▸ **REQUIREMENTS**:
- a) Copy out the part of the Ge Haijiao biography that opens with the words containing "He is a representative" and closes with "finance in 2000.", substituting "undergraduate degree" for "bachelor's degree".
- b) Pick up the biography of Ge Haijiao after its final sentence and keep writing it.

▸ **EXCERPTED PASSAGE**:
───

Communist Party Secretary of the Bank of China
- Incumbent
- Assumed office 31 March 2023
- Preceded by: Liu Liange

Personal details
- Born: December 1971 (age 53–54) Liaozhong County, Liaoning, China
- Party: Chinese Communist Party
- Alma mater: Liaoning University Jilin University Nanjing Agricultural University

= Ge Haijiao =

Chinese politician and banker

Ge Haijiao (葛海蛟 (Gě Hǎijiāo); born December 1971) is a Chinese politician and banker, currently serving as the Chinese Communist Party Committee Secretary of the Bank of China, in office since 31 March 2023.

He is a representative of the 20th National Congress of the Chinese Communist Party. He is a delegate to the 14th National People's Congress.

==Early life and education==
Ge was born in Liaozhong County (now Liaozhong District of Shenyang), Liaoning, in December 1971. He attended Liaoning University where he received his bachelor's degree in international finance in 1993. After completing his master's degree in world economy from Jilin University in 1999, he entered Nanjing Agricultural University where he obtained his doctor's degree in finance in 2000.

==Career==
After graduating from Liaoning University, Ge worked in the Agricultural Bank of China before being transferred to the China Everbright Group Co., Ltd. in December 2016. He served as governor of China Everbright Bank from November 2018 to September 2019. He joined the Chinese Communist Party (CCP) in January 1998.

───

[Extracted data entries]
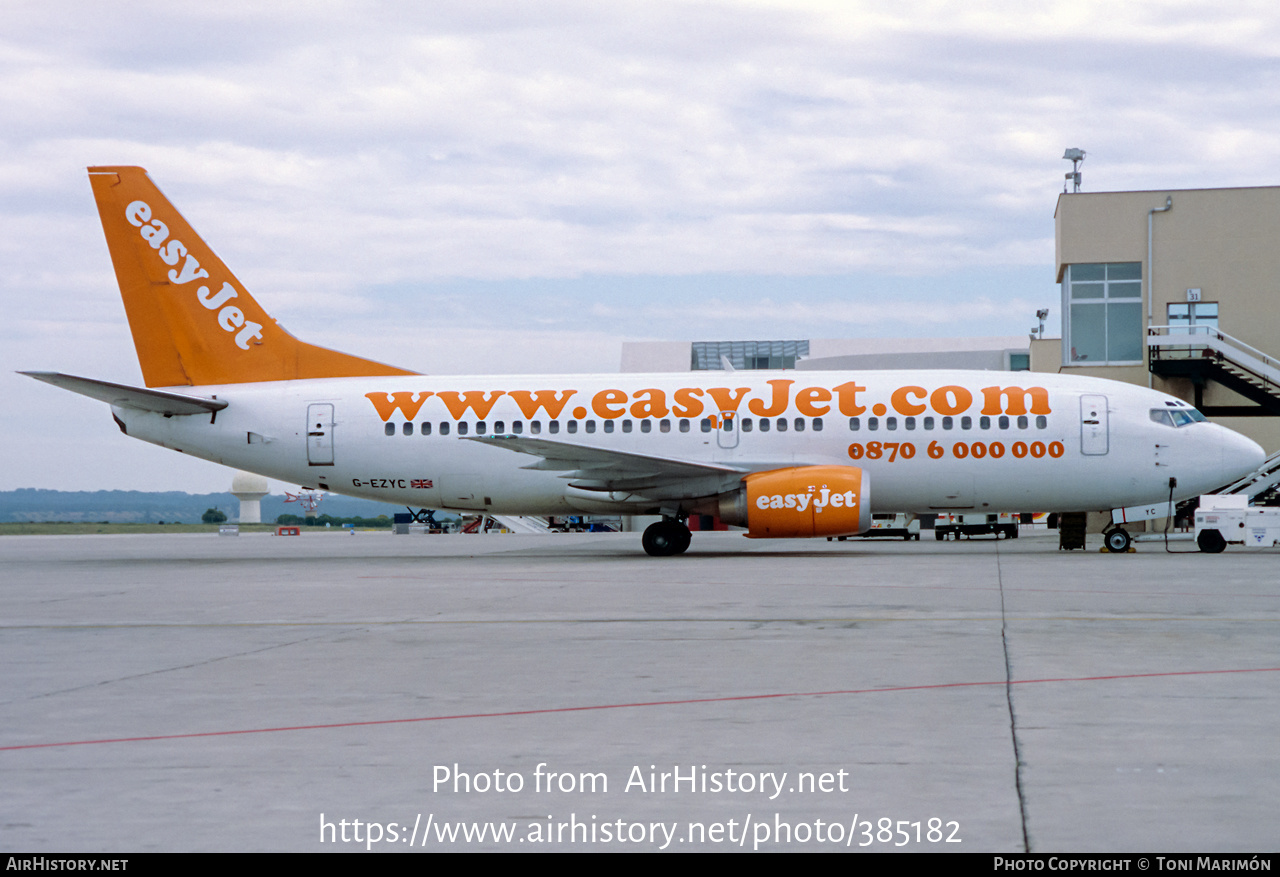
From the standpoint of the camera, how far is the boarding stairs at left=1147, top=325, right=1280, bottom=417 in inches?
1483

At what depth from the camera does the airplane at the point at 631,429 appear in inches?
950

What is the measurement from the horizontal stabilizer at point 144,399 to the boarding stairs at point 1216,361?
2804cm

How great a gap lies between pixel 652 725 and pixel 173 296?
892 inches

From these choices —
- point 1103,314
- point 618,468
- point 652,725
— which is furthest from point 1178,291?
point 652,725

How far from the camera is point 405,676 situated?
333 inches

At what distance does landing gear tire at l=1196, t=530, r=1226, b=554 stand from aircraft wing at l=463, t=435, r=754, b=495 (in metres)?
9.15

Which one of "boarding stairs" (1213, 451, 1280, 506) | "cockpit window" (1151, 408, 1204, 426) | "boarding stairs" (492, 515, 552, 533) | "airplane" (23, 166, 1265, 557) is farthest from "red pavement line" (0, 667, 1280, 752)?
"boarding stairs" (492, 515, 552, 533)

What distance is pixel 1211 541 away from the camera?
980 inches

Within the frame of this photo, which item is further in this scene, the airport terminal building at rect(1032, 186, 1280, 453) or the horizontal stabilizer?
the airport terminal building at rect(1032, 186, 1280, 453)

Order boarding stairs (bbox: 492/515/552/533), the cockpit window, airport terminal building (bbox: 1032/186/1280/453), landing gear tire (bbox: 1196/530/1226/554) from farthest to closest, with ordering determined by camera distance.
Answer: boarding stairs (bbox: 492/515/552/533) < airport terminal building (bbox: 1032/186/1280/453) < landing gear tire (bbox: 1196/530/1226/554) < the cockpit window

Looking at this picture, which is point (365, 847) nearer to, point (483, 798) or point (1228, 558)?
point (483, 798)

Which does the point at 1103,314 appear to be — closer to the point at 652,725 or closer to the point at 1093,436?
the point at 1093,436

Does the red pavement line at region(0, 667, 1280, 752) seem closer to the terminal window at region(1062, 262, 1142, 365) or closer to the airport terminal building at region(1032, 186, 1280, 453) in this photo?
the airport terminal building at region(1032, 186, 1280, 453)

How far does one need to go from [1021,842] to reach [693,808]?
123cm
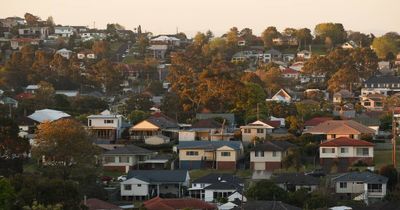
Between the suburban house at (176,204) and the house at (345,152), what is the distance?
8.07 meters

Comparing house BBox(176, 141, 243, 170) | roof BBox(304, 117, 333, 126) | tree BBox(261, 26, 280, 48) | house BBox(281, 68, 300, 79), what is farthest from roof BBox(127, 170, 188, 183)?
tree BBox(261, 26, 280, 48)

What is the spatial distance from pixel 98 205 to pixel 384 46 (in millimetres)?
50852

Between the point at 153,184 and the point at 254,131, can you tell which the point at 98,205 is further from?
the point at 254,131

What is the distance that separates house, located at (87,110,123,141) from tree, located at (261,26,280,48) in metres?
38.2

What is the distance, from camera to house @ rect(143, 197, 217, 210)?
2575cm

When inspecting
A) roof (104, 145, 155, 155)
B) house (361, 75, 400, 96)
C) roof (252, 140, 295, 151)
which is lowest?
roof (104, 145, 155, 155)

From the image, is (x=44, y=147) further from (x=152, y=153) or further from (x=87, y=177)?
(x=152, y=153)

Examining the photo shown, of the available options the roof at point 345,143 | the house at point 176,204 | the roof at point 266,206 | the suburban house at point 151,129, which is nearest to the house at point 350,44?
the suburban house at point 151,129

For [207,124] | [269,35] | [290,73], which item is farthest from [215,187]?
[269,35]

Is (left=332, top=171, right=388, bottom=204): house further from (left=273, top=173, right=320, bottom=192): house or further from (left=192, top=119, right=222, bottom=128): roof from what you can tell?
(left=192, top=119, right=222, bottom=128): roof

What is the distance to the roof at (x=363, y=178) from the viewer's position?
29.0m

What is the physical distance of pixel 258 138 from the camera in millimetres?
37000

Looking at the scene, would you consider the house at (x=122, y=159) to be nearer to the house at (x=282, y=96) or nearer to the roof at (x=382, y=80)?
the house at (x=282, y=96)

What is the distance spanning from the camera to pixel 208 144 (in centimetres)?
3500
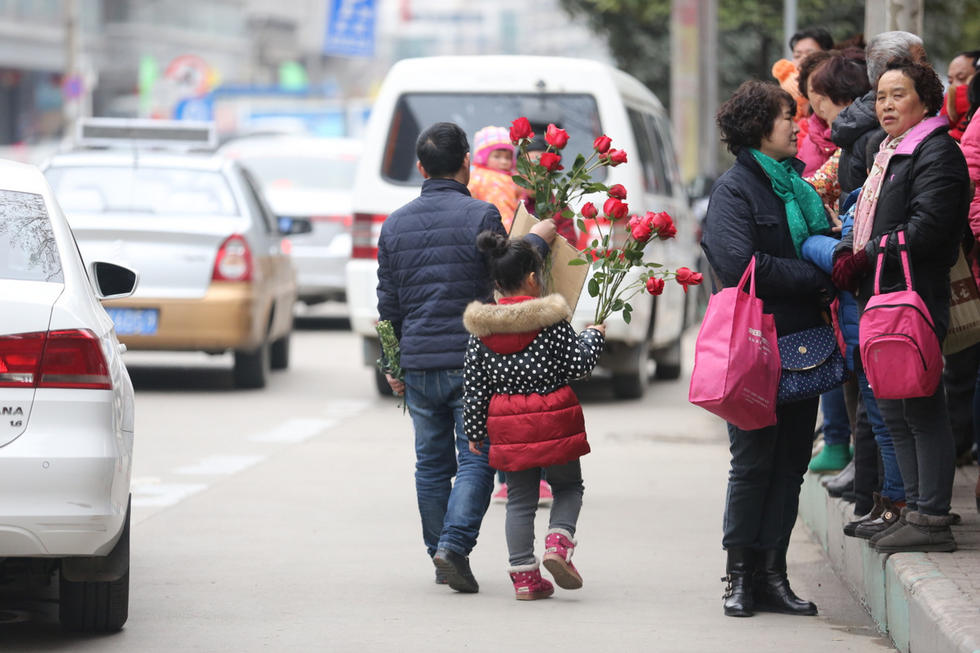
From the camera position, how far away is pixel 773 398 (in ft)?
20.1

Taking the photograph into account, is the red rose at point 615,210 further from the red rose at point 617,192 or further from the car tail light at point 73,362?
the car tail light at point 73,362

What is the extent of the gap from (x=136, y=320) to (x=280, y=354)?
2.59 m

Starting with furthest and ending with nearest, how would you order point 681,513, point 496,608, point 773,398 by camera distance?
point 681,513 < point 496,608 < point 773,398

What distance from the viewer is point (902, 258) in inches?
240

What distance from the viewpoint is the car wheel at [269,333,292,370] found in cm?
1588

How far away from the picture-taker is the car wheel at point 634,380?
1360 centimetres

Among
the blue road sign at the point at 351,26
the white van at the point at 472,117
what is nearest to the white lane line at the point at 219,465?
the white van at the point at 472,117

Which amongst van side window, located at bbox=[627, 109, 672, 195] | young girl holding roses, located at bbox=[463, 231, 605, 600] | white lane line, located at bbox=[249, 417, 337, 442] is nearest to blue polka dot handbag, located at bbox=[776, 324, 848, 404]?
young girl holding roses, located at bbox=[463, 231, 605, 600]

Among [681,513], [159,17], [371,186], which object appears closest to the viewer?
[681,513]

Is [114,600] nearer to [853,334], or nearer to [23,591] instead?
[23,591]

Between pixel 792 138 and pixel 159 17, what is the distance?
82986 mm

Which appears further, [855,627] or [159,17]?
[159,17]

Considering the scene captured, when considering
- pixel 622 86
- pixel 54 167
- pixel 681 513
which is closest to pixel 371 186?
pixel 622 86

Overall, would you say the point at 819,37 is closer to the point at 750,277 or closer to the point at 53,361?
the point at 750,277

───

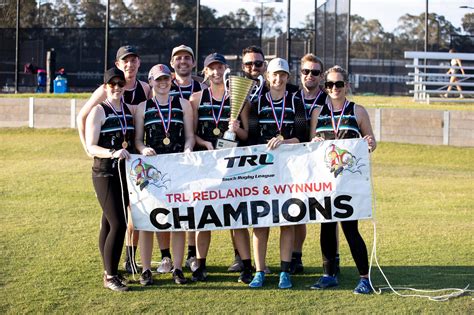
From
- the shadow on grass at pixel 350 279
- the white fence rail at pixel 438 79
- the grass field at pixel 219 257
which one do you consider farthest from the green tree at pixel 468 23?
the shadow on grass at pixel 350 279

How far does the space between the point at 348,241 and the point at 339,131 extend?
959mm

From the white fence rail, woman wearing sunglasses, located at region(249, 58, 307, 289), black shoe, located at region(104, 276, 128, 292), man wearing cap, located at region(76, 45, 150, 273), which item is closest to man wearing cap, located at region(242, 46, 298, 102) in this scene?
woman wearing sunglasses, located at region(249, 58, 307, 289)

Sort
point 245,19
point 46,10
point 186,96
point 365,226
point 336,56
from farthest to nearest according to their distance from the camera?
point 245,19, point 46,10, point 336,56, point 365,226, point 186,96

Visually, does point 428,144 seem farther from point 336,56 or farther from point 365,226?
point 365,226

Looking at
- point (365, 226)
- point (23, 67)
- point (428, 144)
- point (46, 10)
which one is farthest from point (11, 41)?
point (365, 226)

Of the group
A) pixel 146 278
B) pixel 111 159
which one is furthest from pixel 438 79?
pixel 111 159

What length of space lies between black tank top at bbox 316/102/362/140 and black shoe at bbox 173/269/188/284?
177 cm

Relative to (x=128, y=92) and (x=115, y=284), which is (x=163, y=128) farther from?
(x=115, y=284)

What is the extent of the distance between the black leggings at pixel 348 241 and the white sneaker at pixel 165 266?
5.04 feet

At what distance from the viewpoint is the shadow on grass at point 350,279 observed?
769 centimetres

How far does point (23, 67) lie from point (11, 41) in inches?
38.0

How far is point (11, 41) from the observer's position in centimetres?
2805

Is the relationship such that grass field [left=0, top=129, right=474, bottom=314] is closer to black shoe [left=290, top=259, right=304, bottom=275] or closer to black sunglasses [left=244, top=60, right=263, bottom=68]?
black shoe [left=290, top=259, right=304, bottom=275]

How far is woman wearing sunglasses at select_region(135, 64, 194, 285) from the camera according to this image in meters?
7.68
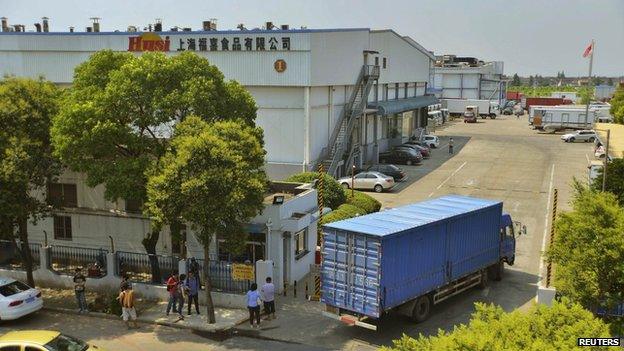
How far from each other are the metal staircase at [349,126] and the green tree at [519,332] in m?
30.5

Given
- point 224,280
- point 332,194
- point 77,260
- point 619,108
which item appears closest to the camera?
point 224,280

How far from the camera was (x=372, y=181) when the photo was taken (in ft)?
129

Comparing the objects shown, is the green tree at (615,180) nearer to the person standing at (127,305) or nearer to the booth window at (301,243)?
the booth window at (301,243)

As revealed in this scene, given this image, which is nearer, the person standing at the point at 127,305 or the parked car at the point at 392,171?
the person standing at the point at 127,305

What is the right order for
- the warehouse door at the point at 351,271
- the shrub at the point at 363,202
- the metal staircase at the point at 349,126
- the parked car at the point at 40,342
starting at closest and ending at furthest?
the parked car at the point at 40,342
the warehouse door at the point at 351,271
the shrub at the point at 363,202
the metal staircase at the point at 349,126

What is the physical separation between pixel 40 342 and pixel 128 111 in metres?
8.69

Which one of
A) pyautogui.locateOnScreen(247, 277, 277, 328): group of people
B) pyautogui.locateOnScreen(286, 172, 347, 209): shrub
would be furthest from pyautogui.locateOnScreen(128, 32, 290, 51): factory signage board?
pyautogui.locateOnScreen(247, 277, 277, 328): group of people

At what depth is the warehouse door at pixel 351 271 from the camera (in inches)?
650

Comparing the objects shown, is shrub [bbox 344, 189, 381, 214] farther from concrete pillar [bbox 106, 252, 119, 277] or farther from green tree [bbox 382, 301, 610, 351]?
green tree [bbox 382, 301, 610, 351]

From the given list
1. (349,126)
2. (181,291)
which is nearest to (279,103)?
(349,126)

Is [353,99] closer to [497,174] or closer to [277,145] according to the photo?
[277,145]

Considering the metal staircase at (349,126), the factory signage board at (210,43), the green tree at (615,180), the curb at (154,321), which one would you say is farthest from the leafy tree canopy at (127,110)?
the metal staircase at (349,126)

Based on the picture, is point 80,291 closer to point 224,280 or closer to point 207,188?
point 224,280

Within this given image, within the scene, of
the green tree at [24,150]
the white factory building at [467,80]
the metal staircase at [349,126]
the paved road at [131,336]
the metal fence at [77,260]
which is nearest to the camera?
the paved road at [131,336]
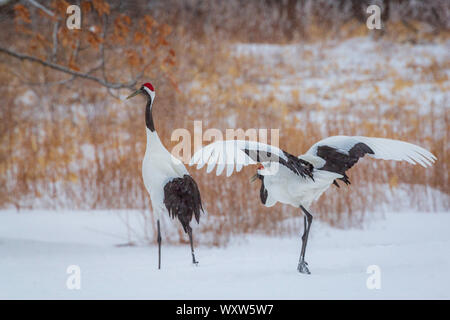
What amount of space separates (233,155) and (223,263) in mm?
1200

───

▸ **EXPECTED RESULTS**:
- a)
He is a representative of the 20th National Congress of the Chinese Communist Party. He is a delegate to the 14th National People's Congress.

==Early life and education==
Ge was born in Liaozhong County (now Liaozhong District of Shenyang), Liaoning, in December 1971. He attended Liaoning University where he received his undergraduate degree in international finance in 1993. After completing his master's degree in world economy from Jilin University in 1999, he entered Nanjing Agricultural University where he obtained his doctor's degree in finance in 2000.

- b)
Ge got involved in politics in September 2019, when he was appointed vice governor of Hebei. He was elevated to executive vice governor in December 2021 and was admitted to member of the Hebei Provincial Committee of the Chinese Communist Party, the province's top authority.

On 31 March 2023, Ge was chosen as Chinese Communist Party Committee Secretary of the Bank of China, succeeding Liu Liange, who was put under investigation for alleged "serious violations of discipline and laws" by China's top anti-graft agency in the same month.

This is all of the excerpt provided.